Anyway, I went into the website and eventually found the page that lets me manage and top up my account.

Another surprise - I couldn't top it back up to the original Dh50 because the minimum amount accepted is Dh50.

A 'set recharge value' of Dh30 and a minimum top up of Dh50. Have I misssed the information on all this? Does everyone but me know about it?

Monday, November 05, 2007

Good news for construction workers

The Emirates news agency WAM reports some good news from the UAE Cabinet meeting held on Sunday.

The Ministry of Labour was told to collaborate with construction companies to prepare, as a matter of urgency, proposals on the issue of the salaries of workers in the construction sector.

They will also, the Ministry said, ' intensify their inspections of workers' accommodation, noting that some of the housing facilities being provided to workers by some companies are sub-standard and do not meet the conditions and specifications laid down by the laws of the state'.

Ain't that the truth.

Later, The Big Boss, who of course presided over the Cabinet meeting, was at Dubai Municipality.
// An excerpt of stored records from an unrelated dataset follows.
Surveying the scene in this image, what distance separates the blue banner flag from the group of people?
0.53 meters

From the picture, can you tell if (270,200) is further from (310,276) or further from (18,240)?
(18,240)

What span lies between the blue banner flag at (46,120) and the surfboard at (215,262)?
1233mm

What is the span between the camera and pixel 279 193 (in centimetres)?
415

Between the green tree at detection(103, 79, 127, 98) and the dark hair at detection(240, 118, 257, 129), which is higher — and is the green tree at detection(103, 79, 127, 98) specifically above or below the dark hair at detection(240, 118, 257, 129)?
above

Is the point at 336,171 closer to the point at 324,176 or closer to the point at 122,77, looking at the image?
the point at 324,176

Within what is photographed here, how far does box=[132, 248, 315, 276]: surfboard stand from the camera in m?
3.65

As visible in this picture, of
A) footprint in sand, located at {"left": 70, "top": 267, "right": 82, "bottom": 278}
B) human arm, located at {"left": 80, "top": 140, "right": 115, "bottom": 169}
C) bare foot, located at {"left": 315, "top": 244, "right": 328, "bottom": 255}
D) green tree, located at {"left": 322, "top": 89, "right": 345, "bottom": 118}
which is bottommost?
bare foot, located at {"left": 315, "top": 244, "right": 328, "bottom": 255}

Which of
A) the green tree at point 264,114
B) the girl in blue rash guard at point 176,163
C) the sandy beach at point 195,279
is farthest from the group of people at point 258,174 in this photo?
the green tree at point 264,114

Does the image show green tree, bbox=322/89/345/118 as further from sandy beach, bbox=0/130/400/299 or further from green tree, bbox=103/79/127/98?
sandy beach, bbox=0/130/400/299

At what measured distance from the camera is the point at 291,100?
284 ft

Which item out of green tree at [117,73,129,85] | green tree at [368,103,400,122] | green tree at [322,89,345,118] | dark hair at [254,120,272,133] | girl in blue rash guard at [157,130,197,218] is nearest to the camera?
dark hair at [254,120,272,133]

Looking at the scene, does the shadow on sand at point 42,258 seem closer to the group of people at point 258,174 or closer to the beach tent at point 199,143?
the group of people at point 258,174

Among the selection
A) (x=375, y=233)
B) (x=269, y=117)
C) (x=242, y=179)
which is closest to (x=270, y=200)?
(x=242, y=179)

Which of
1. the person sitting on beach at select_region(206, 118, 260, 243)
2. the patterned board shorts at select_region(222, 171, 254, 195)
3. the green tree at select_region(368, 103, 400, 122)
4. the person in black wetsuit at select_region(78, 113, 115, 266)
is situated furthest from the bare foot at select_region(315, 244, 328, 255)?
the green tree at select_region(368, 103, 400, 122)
He ordered an increase in the number of inspectors to cover all labour accommodation and he instructed the Municipality to double its efforts to preserve the image of Dubai.
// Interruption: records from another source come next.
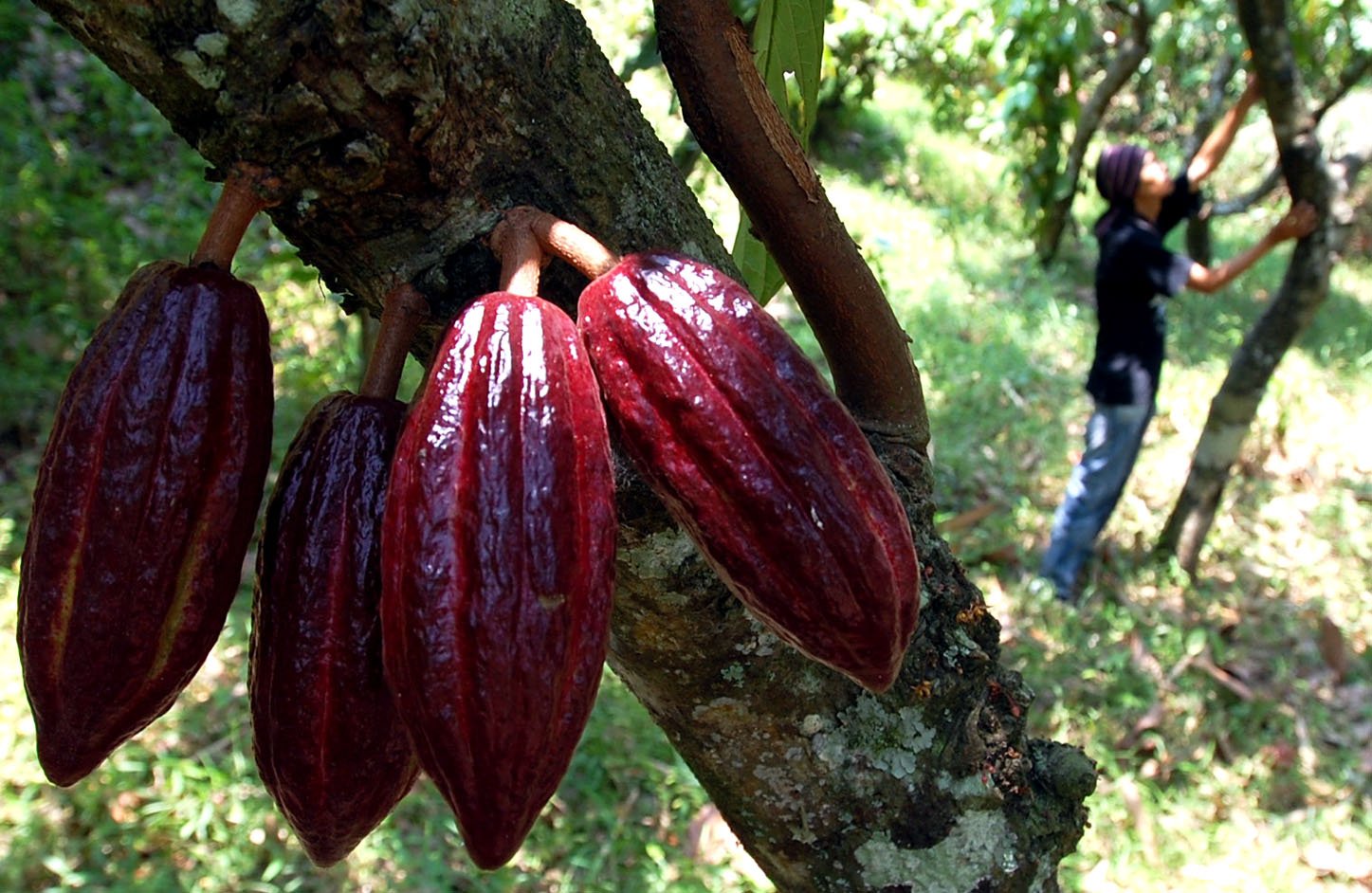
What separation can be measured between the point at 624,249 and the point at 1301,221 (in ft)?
10.3

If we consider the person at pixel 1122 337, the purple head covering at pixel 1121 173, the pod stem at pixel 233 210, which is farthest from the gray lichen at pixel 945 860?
the purple head covering at pixel 1121 173

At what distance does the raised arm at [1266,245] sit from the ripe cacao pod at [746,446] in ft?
→ 10.4

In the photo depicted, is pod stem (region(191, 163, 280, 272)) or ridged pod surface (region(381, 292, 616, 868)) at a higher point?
pod stem (region(191, 163, 280, 272))

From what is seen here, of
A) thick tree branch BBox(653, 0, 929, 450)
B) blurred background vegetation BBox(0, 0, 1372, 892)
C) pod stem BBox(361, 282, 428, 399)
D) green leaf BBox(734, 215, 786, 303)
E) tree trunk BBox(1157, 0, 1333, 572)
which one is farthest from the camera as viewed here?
tree trunk BBox(1157, 0, 1333, 572)

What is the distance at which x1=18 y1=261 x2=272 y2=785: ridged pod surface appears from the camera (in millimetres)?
651

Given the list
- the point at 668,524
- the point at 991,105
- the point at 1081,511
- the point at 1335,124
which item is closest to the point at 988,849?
the point at 668,524

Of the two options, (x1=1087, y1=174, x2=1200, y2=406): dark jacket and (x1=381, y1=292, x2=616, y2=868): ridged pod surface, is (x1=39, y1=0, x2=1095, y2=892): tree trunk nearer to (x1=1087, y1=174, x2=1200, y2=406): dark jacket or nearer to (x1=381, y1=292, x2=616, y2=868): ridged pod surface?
(x1=381, y1=292, x2=616, y2=868): ridged pod surface

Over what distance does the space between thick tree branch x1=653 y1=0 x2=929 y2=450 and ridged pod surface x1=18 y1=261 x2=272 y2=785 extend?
0.39 meters

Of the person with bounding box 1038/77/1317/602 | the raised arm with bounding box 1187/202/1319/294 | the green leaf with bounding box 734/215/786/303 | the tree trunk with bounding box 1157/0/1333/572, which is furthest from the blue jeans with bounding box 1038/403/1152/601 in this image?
the green leaf with bounding box 734/215/786/303

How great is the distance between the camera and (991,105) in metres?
5.65

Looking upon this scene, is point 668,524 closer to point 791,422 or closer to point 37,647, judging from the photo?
point 791,422

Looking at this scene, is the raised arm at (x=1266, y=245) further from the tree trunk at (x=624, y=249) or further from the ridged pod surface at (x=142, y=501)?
the ridged pod surface at (x=142, y=501)

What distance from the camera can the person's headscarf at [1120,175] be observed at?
3.94 meters

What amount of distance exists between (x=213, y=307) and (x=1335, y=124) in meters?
11.3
Later, Labour Ministry Assistant Under-Secretary, Humaid bin Deemas, was forthcoming in his statements.

He said the Labour Ministry was following with deep concern the protests being made by workers from a number of construction companies which it was dealing with. It was also committed to taking the necessary measures to bring an end to any form of violation of the law.

He said the Ministry strongly insists that all workers must receive full wages without any deductions, for whatever reason. He said the ministry totally rejects the excuses being given by some companies for their practice of withholding wages. The ministry was determined to eradicate this practice which, he said, was considered by the UAE government to be an unacceptable form of exploitation that is in contravention of the law. He warned that the ministry will impose heavy fines and severe punishments on all those who are found by the supervisory committee to have violated the law.

There are two obvious observations to make I suppose.

One, wouldn't it be nice if we didn't need this kind of enforcement because we all treated each other with respect and honesty. Human nature being what it is, though, far too many people take any advantage they can from other people.

Two, why does it need Sheikh Mohammed bin Rashid and the Cabinet to tell the Ministries they need to do what they should be doing as a matter of course?

Salaries not being paid, deductions from salaries, sub-standard accommodation and conditions, all are illegal. It's been going on for years, yet here we are needing a Cabinet directive because the Ministry of Labour isn't on top of it.

If you'd like to read the original WAM reports they are here and here.

Saturday, November 03, 2007

It's raining!

I thought I should record the fact that it rained today.

I can't temember the last time we had rain - sometime last winter obviously - but we had a little bit today. Not what we'd call rain in Australia of course, but enough to leave some wet patches on the ground.

It's apparently the fringe of the weather Oman is getting, and we're getting something we see very rarely, cloudy skies.